[Opening Excerpt provided section]

= Spare tire =

Additional tire carried in a motor vehicle as a replacement for one that fails

A spare tire (or stepney in some countries) is an additional tire (or tyre; see spelling differences) carried in a motor vehicle as a replacement for one that goes flat, has a blowout, or has another emergency. Spare tire is generally a misnomer, as almost all vehicles actually carry an entire wheel with a tire mounted on it as a spare rather than just a tire, as fitting a tire to a wheel would require a motorist to carry additional, specialized equipment. However, some spare tires ("space-saver" and "donut" types) are not meant to be driven long distances. Space-savers have a maximum speed of around 50 mi/h.

When replacing a damaged tire, placing the compact spare on a non-drive axle will prevent damage to the drivetrain. If placed on a drivetrain axle, the smaller-diameter tire can put stress on the differential causing damage and reducing handling.

[Closing Excerpt provided section]

• **Assignment 1**
List the situations that the spare tire text gives for when a spare replaces a tire.
• **Assignment 2**
Continue the spare tire text from its last sentence.

[Opening Extracted data section]

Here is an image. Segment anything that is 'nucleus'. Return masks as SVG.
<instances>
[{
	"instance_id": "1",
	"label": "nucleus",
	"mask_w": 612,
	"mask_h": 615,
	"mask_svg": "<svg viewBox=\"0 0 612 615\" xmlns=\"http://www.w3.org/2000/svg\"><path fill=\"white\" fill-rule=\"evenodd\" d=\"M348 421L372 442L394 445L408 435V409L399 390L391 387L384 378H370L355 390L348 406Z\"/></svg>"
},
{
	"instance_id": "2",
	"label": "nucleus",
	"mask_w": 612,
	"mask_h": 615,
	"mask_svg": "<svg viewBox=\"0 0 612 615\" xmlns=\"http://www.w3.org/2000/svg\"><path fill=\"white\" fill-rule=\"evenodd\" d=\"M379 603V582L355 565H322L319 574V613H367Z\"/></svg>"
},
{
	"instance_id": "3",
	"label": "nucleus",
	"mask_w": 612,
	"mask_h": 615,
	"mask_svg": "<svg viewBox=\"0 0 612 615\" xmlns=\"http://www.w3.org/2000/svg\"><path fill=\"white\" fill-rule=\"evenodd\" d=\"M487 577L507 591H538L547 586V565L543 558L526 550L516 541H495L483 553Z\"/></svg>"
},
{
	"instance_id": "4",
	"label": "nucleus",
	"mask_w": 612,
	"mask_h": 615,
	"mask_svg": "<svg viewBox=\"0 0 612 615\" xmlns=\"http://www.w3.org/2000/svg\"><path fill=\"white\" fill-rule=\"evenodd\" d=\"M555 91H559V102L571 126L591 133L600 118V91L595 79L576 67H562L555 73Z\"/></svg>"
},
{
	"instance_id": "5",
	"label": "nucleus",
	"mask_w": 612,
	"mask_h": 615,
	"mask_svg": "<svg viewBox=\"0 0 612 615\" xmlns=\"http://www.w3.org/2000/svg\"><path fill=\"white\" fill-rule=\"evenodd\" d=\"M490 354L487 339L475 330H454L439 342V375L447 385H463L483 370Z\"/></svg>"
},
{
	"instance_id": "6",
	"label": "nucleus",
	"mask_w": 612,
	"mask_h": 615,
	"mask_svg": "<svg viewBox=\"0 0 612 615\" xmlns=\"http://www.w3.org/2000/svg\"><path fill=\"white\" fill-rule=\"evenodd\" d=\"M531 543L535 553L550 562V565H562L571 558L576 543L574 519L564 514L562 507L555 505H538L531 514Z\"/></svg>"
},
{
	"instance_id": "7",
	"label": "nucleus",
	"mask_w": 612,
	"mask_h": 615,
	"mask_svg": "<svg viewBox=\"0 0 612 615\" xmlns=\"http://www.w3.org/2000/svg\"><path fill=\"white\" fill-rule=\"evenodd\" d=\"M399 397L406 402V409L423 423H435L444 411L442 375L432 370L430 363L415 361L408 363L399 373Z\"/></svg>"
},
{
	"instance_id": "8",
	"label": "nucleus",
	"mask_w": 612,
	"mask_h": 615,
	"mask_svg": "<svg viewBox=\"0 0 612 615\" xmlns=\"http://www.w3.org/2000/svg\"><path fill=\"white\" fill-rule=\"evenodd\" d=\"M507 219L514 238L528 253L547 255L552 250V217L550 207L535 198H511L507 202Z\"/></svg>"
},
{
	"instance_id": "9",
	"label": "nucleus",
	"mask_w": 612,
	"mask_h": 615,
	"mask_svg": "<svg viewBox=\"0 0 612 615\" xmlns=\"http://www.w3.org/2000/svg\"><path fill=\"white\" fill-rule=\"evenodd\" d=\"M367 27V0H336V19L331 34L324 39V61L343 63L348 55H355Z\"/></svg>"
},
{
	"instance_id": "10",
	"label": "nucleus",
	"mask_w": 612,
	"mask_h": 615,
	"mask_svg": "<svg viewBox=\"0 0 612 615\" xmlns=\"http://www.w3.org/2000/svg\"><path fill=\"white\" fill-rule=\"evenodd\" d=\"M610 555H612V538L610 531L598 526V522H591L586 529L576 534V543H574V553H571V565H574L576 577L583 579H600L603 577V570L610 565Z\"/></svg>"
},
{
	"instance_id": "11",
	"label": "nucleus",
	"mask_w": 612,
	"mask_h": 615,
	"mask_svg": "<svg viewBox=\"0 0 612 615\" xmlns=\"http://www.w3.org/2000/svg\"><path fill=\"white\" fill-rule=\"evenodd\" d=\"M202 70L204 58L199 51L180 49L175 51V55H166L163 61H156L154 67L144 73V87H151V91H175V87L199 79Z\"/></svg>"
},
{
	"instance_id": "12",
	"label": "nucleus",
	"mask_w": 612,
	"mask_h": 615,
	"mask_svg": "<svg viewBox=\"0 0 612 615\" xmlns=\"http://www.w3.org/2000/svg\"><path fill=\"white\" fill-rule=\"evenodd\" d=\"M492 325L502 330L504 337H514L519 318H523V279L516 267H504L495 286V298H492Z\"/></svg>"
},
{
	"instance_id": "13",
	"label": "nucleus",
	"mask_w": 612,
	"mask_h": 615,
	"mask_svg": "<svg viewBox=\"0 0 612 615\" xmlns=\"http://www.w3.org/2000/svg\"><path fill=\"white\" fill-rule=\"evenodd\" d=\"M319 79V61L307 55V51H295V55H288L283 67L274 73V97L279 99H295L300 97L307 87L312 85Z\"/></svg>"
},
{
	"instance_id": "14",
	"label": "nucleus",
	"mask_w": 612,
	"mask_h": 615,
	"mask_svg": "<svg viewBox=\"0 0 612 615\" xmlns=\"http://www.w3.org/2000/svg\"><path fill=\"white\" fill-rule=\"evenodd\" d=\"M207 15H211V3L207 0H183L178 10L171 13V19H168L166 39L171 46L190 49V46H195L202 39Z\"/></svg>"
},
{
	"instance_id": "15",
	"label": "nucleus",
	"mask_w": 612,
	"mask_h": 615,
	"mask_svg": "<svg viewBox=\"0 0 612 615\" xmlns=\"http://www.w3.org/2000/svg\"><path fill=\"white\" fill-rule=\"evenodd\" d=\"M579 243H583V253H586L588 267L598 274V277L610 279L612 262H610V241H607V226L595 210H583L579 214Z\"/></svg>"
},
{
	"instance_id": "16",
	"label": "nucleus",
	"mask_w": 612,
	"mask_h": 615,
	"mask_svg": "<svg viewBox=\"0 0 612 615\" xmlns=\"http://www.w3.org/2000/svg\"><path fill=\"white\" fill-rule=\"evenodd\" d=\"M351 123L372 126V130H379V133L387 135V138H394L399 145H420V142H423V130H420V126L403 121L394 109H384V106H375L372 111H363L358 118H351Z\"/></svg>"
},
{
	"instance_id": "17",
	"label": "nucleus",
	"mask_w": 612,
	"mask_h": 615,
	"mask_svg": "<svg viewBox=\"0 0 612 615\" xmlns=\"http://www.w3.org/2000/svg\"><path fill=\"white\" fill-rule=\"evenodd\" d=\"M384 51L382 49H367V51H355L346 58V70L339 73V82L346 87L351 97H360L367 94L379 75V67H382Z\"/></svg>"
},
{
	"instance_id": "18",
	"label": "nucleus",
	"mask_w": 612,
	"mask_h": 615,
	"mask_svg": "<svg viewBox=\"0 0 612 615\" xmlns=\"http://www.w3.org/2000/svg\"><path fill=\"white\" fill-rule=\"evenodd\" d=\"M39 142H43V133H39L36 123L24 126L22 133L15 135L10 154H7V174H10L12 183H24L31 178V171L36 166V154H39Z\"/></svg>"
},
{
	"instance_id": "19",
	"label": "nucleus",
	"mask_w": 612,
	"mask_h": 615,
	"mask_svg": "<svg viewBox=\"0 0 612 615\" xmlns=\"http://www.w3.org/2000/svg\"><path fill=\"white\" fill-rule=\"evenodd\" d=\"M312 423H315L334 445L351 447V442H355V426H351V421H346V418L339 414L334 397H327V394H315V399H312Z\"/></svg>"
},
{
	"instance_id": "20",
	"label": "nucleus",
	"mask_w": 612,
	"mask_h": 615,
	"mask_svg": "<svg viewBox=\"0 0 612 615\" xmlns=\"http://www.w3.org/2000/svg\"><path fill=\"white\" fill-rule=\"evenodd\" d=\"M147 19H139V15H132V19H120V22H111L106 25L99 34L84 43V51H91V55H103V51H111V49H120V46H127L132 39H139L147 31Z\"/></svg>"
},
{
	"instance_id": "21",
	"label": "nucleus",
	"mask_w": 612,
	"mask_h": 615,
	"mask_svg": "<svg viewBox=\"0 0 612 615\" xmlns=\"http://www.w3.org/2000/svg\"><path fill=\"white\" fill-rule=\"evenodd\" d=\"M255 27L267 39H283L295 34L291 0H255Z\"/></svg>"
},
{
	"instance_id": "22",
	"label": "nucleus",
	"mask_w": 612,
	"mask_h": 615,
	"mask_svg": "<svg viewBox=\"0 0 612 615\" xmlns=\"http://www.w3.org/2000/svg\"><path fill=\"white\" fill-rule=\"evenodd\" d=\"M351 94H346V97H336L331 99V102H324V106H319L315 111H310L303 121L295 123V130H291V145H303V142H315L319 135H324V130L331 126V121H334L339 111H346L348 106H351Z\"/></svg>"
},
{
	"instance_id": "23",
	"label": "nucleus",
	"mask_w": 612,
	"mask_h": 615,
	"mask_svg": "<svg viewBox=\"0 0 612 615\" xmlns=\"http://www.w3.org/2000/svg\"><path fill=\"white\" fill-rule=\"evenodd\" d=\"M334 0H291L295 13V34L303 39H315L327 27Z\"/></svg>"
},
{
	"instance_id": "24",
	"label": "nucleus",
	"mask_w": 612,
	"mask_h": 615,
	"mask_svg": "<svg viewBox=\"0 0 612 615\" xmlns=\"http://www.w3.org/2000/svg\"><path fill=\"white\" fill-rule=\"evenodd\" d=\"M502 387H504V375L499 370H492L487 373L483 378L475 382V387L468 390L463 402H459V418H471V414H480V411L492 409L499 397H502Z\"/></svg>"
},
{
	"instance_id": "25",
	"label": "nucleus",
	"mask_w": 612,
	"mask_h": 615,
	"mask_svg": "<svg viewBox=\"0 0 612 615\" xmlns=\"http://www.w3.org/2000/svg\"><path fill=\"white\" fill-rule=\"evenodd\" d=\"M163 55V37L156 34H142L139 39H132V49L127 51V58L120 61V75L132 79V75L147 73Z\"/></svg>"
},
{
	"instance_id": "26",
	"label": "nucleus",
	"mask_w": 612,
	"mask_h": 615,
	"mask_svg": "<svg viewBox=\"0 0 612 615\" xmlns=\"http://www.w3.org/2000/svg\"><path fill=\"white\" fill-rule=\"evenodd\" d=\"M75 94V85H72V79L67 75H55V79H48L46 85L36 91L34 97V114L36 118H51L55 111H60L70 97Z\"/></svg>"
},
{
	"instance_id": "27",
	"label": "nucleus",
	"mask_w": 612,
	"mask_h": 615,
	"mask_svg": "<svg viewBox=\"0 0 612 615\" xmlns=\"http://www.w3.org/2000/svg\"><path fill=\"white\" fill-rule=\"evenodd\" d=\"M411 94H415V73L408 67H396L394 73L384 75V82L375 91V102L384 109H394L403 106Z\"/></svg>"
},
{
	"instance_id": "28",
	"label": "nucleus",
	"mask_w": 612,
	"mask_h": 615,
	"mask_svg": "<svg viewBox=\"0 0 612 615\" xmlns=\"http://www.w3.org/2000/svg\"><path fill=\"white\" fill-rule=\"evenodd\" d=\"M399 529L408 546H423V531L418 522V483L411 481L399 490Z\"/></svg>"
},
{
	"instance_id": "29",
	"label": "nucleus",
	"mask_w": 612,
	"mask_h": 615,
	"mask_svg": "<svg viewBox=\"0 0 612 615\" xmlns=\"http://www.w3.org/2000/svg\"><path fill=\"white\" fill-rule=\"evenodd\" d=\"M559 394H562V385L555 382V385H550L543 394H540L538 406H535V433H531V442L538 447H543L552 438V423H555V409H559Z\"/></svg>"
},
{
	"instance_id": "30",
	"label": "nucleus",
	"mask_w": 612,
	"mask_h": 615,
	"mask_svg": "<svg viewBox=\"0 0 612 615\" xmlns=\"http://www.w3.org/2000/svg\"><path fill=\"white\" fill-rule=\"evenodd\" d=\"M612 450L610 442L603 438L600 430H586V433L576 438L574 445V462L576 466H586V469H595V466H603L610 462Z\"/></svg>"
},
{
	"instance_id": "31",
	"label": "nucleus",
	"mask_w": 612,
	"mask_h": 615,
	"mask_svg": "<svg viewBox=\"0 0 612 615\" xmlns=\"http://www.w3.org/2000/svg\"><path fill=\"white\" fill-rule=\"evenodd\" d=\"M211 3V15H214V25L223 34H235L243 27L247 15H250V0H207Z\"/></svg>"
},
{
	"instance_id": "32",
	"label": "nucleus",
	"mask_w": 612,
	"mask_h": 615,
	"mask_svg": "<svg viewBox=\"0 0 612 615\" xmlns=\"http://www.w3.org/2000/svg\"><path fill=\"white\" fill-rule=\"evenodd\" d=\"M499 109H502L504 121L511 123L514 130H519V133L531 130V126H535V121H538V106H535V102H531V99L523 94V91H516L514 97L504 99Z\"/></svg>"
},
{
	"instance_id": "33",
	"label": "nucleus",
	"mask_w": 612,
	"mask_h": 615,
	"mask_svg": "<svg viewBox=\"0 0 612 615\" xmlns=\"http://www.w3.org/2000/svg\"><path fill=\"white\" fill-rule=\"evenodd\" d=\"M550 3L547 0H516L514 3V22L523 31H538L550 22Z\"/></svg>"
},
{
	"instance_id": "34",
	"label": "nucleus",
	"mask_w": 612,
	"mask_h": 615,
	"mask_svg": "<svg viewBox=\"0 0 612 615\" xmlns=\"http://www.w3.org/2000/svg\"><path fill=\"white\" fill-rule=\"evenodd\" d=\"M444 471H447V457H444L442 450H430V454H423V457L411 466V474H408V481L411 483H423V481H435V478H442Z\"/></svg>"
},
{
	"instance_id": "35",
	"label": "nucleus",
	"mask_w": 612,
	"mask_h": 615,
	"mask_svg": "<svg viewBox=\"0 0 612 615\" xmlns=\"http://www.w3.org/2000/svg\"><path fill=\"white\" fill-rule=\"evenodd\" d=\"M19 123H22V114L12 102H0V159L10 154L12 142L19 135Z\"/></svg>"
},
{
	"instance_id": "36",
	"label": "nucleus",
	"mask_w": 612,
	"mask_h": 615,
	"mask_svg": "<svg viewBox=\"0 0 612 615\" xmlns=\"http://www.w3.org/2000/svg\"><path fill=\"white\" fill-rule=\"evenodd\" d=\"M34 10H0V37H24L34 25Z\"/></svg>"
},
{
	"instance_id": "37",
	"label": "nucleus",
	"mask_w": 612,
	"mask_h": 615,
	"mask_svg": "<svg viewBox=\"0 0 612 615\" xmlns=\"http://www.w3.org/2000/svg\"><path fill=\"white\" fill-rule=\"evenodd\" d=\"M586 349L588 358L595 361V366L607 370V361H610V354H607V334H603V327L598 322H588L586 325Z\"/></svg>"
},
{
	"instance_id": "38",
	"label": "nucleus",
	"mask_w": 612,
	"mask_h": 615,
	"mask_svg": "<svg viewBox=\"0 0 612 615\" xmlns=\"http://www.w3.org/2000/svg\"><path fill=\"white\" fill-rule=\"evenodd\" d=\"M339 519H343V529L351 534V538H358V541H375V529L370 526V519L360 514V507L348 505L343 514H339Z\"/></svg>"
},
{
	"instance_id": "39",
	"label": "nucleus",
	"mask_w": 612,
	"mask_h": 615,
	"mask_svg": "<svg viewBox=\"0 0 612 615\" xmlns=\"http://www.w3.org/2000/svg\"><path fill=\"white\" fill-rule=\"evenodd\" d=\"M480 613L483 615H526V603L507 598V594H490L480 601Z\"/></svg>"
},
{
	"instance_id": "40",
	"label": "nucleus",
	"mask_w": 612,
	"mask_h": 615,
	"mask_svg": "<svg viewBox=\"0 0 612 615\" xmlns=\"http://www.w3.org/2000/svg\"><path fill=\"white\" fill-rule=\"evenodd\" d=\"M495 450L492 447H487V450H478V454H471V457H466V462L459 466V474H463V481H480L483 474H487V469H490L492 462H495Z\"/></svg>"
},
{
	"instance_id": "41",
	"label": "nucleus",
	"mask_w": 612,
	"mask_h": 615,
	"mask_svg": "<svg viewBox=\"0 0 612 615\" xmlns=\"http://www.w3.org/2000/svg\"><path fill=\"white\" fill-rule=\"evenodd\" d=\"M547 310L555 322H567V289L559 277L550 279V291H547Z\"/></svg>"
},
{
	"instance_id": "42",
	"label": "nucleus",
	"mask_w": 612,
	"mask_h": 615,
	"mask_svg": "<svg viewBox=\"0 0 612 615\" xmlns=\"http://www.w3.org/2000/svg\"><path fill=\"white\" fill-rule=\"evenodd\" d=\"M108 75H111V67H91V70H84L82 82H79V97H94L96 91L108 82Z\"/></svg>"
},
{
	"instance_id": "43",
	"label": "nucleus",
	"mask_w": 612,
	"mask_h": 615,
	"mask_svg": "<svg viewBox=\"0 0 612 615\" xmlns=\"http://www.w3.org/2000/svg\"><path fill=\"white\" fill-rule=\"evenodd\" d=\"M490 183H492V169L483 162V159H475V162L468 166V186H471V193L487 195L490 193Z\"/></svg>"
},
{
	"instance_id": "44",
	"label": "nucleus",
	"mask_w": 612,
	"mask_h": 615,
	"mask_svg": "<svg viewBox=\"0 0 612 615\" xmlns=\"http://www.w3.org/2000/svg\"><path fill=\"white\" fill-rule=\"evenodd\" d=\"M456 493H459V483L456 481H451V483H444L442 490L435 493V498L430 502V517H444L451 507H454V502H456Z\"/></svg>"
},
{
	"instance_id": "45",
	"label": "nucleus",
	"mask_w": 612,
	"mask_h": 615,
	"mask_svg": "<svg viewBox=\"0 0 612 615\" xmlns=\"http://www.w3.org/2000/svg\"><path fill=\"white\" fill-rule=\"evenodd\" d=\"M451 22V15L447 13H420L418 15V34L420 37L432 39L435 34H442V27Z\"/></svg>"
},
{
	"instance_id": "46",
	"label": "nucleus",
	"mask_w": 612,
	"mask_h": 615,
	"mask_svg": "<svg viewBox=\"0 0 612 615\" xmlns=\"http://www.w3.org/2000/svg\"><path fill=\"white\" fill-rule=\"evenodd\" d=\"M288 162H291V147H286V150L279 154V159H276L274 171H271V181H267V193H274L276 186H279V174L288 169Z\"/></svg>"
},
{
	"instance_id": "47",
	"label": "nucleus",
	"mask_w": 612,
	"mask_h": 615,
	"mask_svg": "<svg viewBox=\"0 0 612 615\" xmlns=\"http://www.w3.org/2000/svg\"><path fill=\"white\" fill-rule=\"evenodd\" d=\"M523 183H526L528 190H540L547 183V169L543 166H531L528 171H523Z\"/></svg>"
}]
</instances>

[Closing Extracted data section]

• **Reply 1**
- The tire goes flat.
- The tire has a blowout.
- The tire has another emergency.

• **Reply 2**
==History==
The early days of motor travel took place on primitive roads that were littered with stray horseshoe nails. Punctures (flat tires) were common, and required the motorist to remove the wheel from the car, demount the tire, patch the inner tube, re-mount the tire, inflate the tire, and re-mount the wheel.

To alleviate this time-consuming process, Walter and Tom Davies of Llanelli, Wales, invented the spare tire in 1904. At the time, motor cars were made without spare wheels. The wheel was so successful that the brothers started their own company, Stepney Spare Motor Wheel Limited, (named after the location of their workshop on Stepney Street In Llanelli) and started marketing the wheel in Britain, Europe, and the British Empire and colonies. The word "stepney" is sometimes used interchangeably in countries that were once part of the British Empire such as Pakistan, Bangladesh, India, and Malta.

The first to equip cars with an inflated spare wheel-and-tire assembly were the Ramblers made by Thomas B. Jeffery Company. The Rambler's interchangeable wheel with a mounted and inflated spare tire meant the motorist could exchange it quickly for the punctured tire that could then be repaired at a more convenient time and place.

The pre-mounted spare tire and wheel combination proved so popular with motorists that carrying up to two spare tires became common. Automakers often equipped cars with one or dual sidemounts. The spares were mounted behind the front fenders as they blended into the running boards (a narrow footboard serving as a step beneath the doors).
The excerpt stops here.